NICK – “Come A Little Closer” (from The Metrogrande Sessions)

Welcome to WEEK 264 of MUSIC is not a GENRE (Video #90 & S4Ep32)

Heavy Flute & Crime Jazz – Cool is Where You Find It

What is jazz? At this point there are so many subdivisions that it’s not easy to define. That word – “JAZZ” – 100% evokes different sounds & ideas in every person’s head. For me, jazz has to have some form of improvisation – freedom within form – and it has to be funky, at least a little. If I were doing a podcast on jazz in general, I’d throw down some more descriptions, and even get into what I think jazz ISN’T. But that’s not what this week is about.

I ask the question because this week’s spotlight albums are likely NOT the first things that come to mind when most people think of jazz. Take Heavy Flute – a compilation of jazz cuts from the 1960s & 1970s featuring flute solos. Released in 2000 (and now out of print and nowhere to be found on streaming services), it was an instant classic for me. Say “flute” to someone, and the first words that come to their mind are unlikely to be “funky” or “cool”. Yet this album proves without a doubt that the flute can be both. Ian Anderson knows this. So does Lizzo. And Walt Parazaider of Chicago.

The songs on this album range from lyrical to percussive & everything in between. When you listen to it – and I do suggest looking up every song, you’re gonna get a big 1960s/70s vibe. And you’re gonna be surprised at how diverse & freakin’ cool & funky it is. My favorite is no question Rahsaan Roland Kirk. He treats the flute like everything from what it’s meant to be to a percussion instrument to a microphone.
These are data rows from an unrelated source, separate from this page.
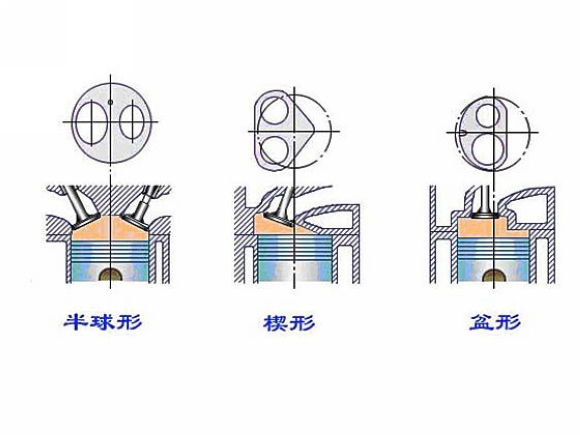 半球形

楔形

盆形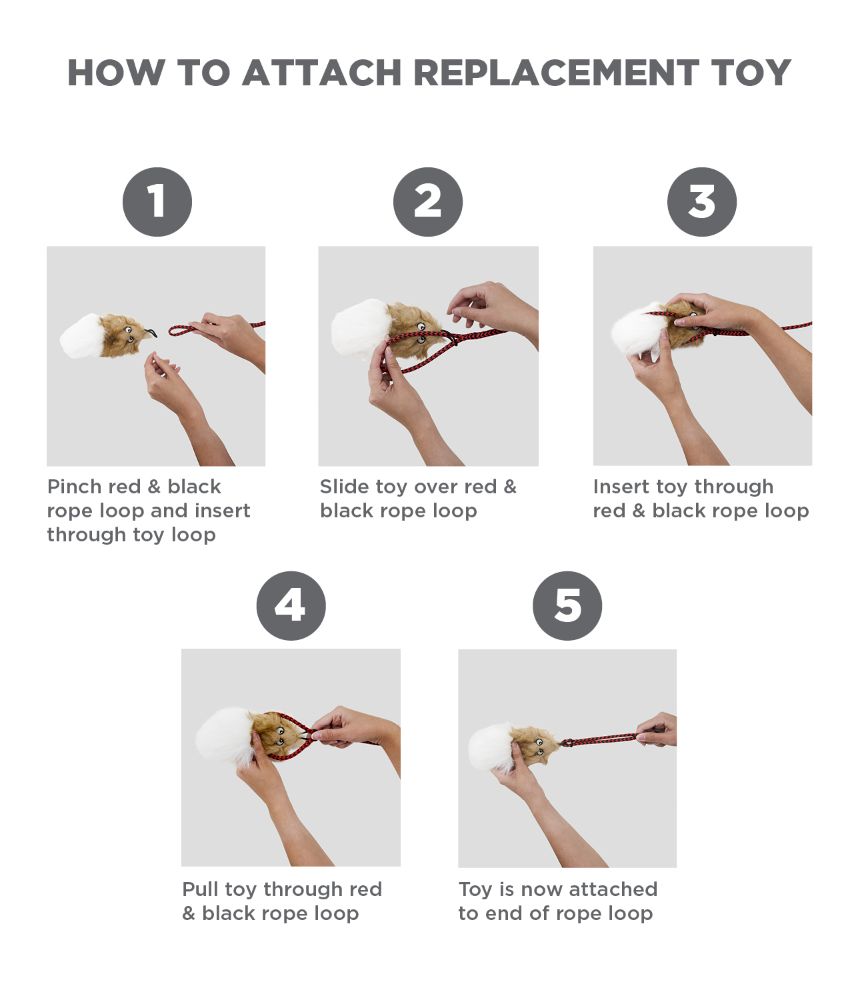 HOW TO ATTACH REPLACEMENT TOY

1

Pinch red & black rope loop and insert through toy loop

2

Slide toy over red & black rope loop

3

Insert toy through red & black rope loop

4

Pull toy through red & black rope loop

5

Toy is now attached to end of rope loop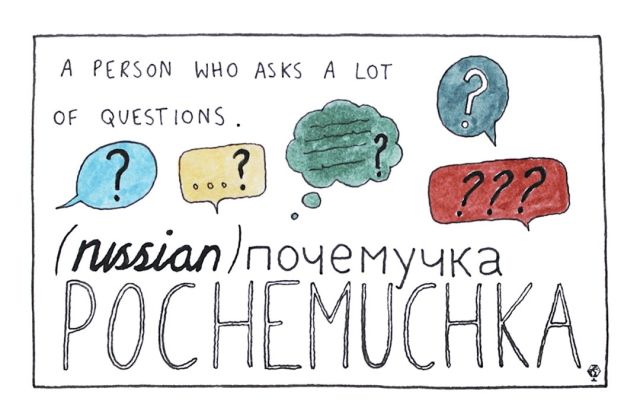 A PERSON WHO ASKS A LOT OF QUESTIONS.

?

...?

?

?

???

(russian) почемучка

POCHEMUCHKA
What he did was practically punk. The dude weirded out in all the best ways, and clearly influenced Walt Parazaider’s solos. Herbie Mann is a close second fave on this album, but you could start with any track and be blown away. Pun intended.

Crime Jazz was released in two parts (Music in the First Degree & Music in the Second Degree). Both albums came out in 1997, and are also out of print & impossible to find on streaming. They feature ensemble jazz made especially for crime movies & TV. Think of the themes to Mission: Impossible (the old TV show, not the movie series) or Peter Gunn. Though the first one isn’t featured in this compilation, you will find other compositions by the great Lalo Schifrin. The second was by Henry Mancini and performed by Quincy Jones and his Orchestra. Check out Elmer Bernstein’s tracks too. He's always been a fave of mine.

I have mixed feelings about soundtrack music. When it’s done well, it complements the action & emotion. When it’s done poorly, it dictates what you’re supposed to feel. Crime jazz – which had precursors in the 1940s, but really came of age in the 1950s, and exploded in the 1960s & 1970s – is a perfect example of both. That cool, funky, horn & strings laden, noirish feel can be all you need to get you in the right mind frame. But it can also get super heavy handed and cliché, and music like this has often been lovingly parodied in more contemporary comedies (Police Squad & Naked Gun probably started that, and Will Ferrell’s movies come to mind too). What’s amazing are three things: 1. No matter the quality & context, when you hear music like this you immediately think of a crime story; 2. TV & film has been intermittently cool & forward thinking for decades; and 3. The music on this compilation kicks ass all over the place, and, like Heavy Flute in a very different way, is another example of how you can find cool-funky music in unexpected places.

The influence this music has had on me is esoteric. It directs me subconsciously to never bow to sentimentalism, and to always look for empty spaces and funkiness. It reminds me that music is as much a mood as a sound, and that how you record something is as important as how you write it. I’ve recorded very little jazz or jazz-influenced music, so I’m gonna offer up this song as a close cousin and example of the qualities I just mentioned:

NICK – “Come A Little Closer” (from The Metrogrande Sessions)

Do you know any of this music? When you listen to it, what does it evoke in you? Are you into jazz, and if so is any of this the kind of jazz you like? Discuss dammit!